His glance darted back to the boxes, then he stood abruptly. The cup flew from his knee and shattered on the floor. He knelt at once. “I’m sorry—” he began, but stopped. Standing up, the broken china and puddle of coffee still at his feet, he said, “What did you say?”

“You were blackmailing him,” she repeated, nodding discreetly at the boxes. “You blackmailed him into supporting your run for sheriff.”

She waited for his protest. After all, it wasn’t as
though she had any real proof and it wasn’t as though a huge part of her didn’t suspect Kapp’s guilt existed solely in Alex’s head. But the sheriff stood there nervously rubbing his forehead, seemingly speechless, apparently unable to dissemble, to deny, to evade.

She found herself thinking,
Alex and his friends are right: Roger Kapp is—was—a blackmailer!

Equally stunning was the realization that her uncle had been susceptible to coercion, he’d had something to hide.

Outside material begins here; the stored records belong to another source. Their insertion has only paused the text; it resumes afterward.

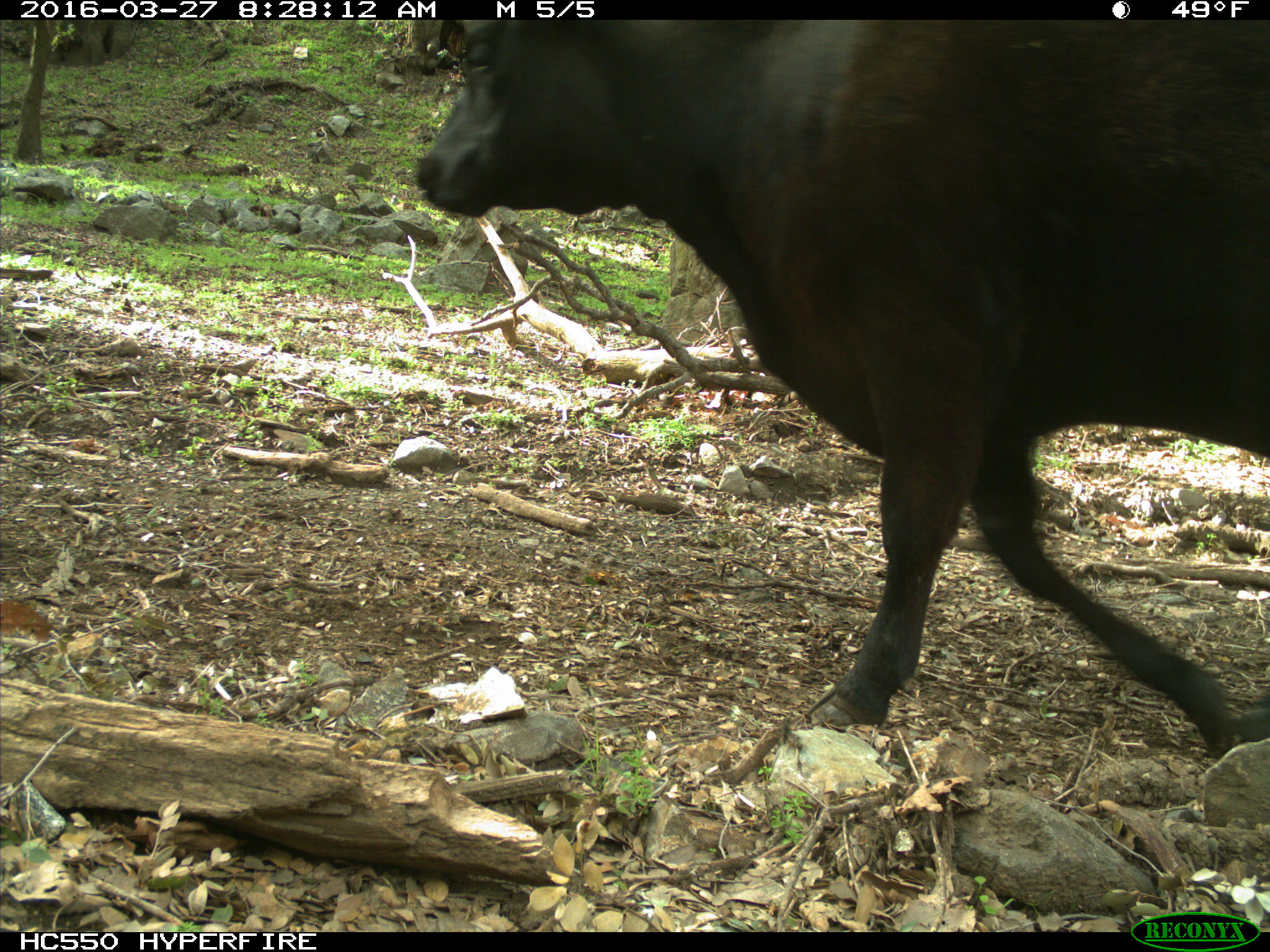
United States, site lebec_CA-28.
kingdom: Animalia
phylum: Chordata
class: Mammalia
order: Artiodactyla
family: Bovidae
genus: Bos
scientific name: Bos taurus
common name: domestic cow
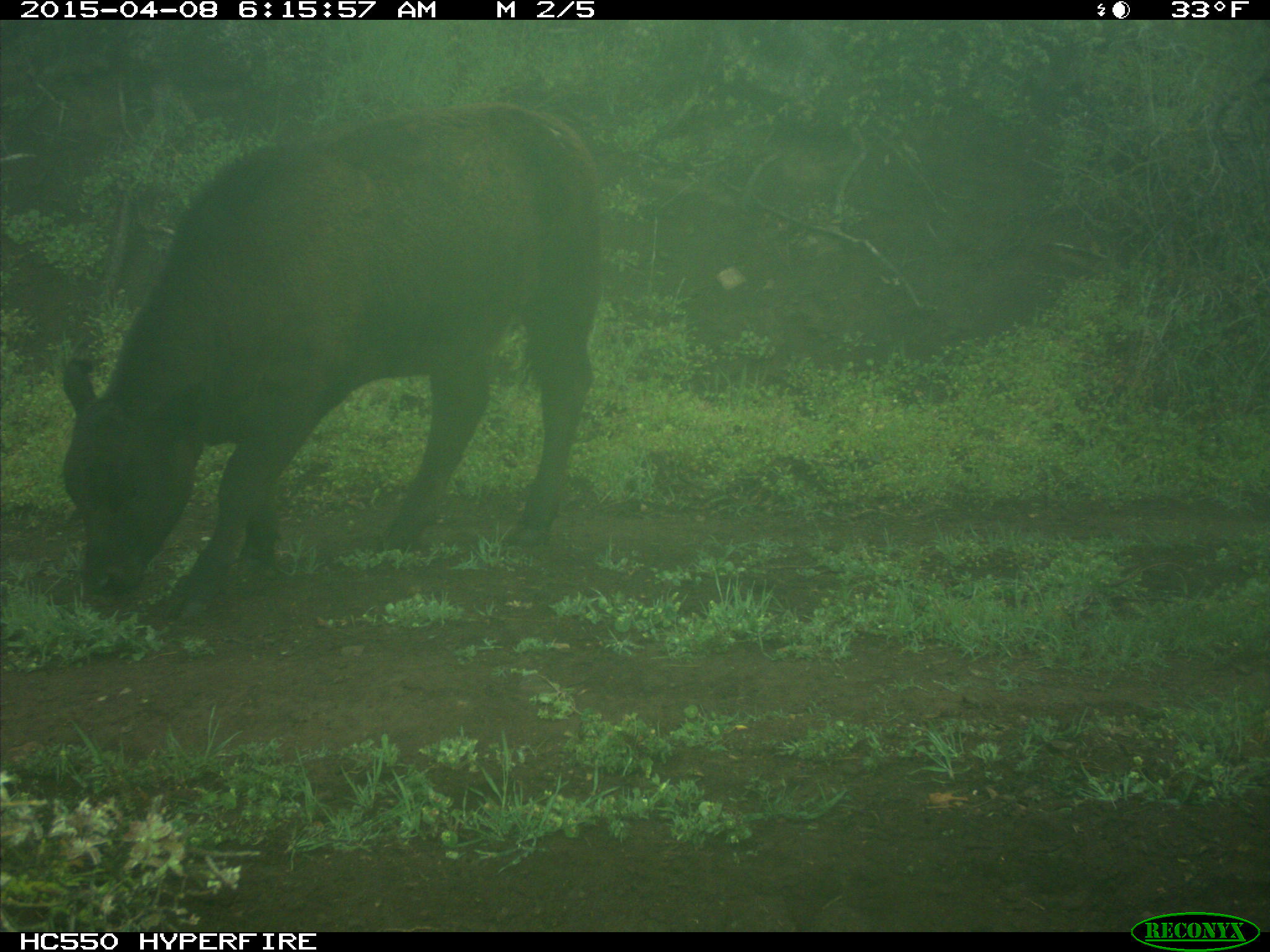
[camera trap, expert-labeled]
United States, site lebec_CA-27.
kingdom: Animalia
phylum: Chordata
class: Mammalia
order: Artiodactyla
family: Bovidae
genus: Bos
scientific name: Bos taurus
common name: domestic cow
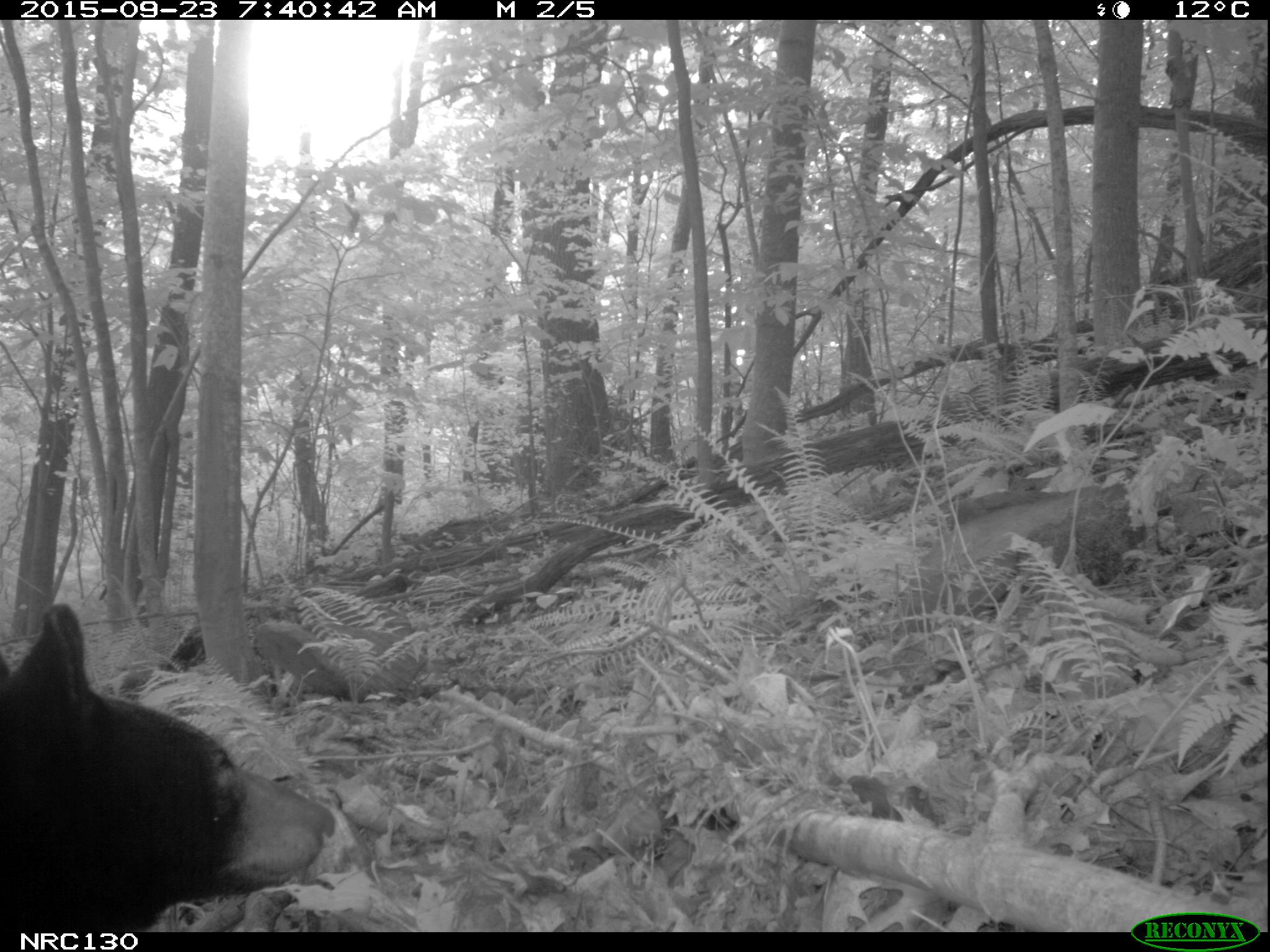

The next thought left her reeling.
What?
What had Uncle Devon had to hide?

Kapp finally said, “That’s ridiculous.”

It was too late. With a burst of anger, she stood. “Did you hurt my cat, too? Did you try to hurt me? Did you break into my house last night?” Suddenly remembering to check his hands, she glanced down and saw that he had ordinary sized hands for a man, smaller than Alex’s, bigger than hers.

The gloves that had inadvertently been left behind, then stolen back in the dead of the night would fit this man.

He backed toward the door. “I don’t know what you’re talking about,” he said. “If you’re in the middle of a crime wave, ask yourself when it started. I bet everything was fine until you invited Alex Chase back into your house, right? He’s after something and it doesn’t take a genius to figure out what. Watch your step, be careful.”